CUDA (Compute Unified Device Architecture) is a closed-source low-level API that interfaces software with NVIDIA GPUs.
CUDA is a major moat for NVIDIA. It’s part of why NVIDIA GPUs command such a premium over other hardware (and are perpetually in short supply).
A few reasons why the monopoly exists:
- Hardware/software synergy. NVIDIA has consistently shipped the fastest hardware) and software. It’s been difficult for other companies to build this flywheel (software companies don’t have the hardware capabilities, and vice versa). Open-source libraries are magnitudes slower.
- First mover. NVIDIA introduced CUDA in 2006. Both consumers and enterprises were locked in by designing their applications for CUDA.
And how it could be disrupted in the future:
- Alternative Open Standards / Abstraction Layer. OpenAI released Triton, and PyTorch 2.0 utilizes Triton (via TorchInductor). Today they only act as a compilation layer over CUDA, but in the future, they might support other platforms (or bypass CUDA directly).
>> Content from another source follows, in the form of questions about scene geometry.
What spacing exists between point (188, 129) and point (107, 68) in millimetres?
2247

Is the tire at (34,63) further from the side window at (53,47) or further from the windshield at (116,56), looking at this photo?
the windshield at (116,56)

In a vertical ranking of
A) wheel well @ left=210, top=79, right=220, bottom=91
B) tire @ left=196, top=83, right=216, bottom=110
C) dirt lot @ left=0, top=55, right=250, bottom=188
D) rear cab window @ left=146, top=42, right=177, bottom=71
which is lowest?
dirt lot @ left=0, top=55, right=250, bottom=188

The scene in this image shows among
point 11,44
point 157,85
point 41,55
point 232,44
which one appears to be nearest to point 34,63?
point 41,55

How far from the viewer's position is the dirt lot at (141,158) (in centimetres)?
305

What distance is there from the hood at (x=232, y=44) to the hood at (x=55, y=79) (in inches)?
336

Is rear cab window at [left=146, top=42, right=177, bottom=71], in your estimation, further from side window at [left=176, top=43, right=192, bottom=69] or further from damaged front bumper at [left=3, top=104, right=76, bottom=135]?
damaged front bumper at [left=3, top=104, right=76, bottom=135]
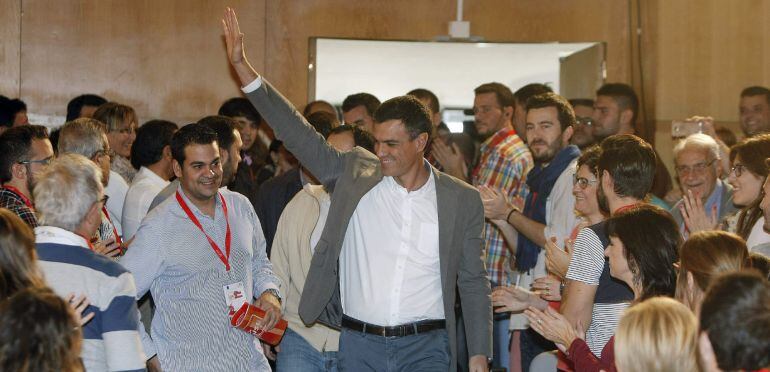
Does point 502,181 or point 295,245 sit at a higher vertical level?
point 502,181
- Competing product. NVIDIA has managed to ship the best products over the last decade. But there’s still a chance that other big tech companies could build a compelling alternative. Cloud providers are building their own chips and have specific data on workloads as feedback for architecture and design.
- Specialized Hardware. Custom hardware accelerators, like Google’s TPU (Tensor Processing Unit), could become more popular than general-purpose GPUs.
- CPU-bound. While GPUs are ideal for AI because they excel at matrix multiplication (among other things), there’s potentially a future where small models can run “good enough” on CPUs.